Have you considered that in the search for “underlying rules” part of the problem is that much of the human network training arises from embodiment? Since an AI program does not have this grounding it is flailing around trying to recreate the portion that is part of the humans learned experience without this grounding.
Look to this paper to see that much of semantics are grounded in the parts of the brain associated with how we sense and control the lived experience.
The functions are distributed over many processing centers with significant portions split between the grammar store (motor portion) and object store (sensory portion). The filling in process of speech generation seems to me to be somewhat related to the Hopfield model mentioned above, with various processing areas providing cues and constraints as the utterance is being assembled. I see the cues as a combination of external perception, internal stored precepts, and the current contents of consciousness. The constraints being stored precepts.

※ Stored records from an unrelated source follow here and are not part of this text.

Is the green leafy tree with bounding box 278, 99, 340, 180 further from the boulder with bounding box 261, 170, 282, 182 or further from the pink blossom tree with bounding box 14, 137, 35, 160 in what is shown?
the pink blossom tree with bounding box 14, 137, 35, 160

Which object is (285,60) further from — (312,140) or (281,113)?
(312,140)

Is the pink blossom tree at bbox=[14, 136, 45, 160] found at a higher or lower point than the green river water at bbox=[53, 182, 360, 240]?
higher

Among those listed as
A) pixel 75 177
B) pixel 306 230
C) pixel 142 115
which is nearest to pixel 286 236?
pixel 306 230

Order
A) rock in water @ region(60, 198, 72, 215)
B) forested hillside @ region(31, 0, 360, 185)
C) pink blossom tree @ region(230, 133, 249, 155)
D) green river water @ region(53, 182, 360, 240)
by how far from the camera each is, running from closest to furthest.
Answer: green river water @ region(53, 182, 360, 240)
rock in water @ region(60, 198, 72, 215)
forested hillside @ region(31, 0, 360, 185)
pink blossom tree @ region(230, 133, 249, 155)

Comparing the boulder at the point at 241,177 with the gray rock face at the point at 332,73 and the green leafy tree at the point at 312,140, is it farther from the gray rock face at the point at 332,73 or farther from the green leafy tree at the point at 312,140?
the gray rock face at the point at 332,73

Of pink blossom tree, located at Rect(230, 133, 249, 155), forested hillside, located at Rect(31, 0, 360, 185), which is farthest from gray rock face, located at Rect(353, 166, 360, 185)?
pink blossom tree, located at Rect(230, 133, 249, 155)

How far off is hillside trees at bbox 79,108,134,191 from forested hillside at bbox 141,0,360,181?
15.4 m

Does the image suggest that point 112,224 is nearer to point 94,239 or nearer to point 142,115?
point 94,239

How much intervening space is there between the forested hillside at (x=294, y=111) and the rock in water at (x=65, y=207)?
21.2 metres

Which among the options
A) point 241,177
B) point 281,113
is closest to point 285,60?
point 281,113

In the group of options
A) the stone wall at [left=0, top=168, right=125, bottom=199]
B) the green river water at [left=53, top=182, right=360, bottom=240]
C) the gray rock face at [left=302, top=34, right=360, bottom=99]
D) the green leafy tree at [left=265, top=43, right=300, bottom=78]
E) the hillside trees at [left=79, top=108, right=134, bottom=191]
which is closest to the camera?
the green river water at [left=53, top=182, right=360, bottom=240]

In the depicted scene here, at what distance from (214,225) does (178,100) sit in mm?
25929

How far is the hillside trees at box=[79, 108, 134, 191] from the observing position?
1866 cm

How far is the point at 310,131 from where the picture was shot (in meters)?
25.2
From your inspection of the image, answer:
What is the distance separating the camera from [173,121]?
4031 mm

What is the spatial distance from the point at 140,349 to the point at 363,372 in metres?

If you consider the frontal lobe as motor programs generator based on subcortical commands, speech is just another goal oriented motor command sequence, guided by the connectionist feedback from the sensory regions.
As is “thinking.”
Don’t forget that since this is a motor program, the cerebellum will be providing coordination and sequencing between the various components of the motor program.
If you look at this the right way, you may notice some similarity to the major components of the transformer networks and how the brain is organized. The large number of processing areas (about 100 in the human brain) corresponds to multiple attention heads. The “loop of consciousness” roughly corresponds to the transformer deep in/out buffer.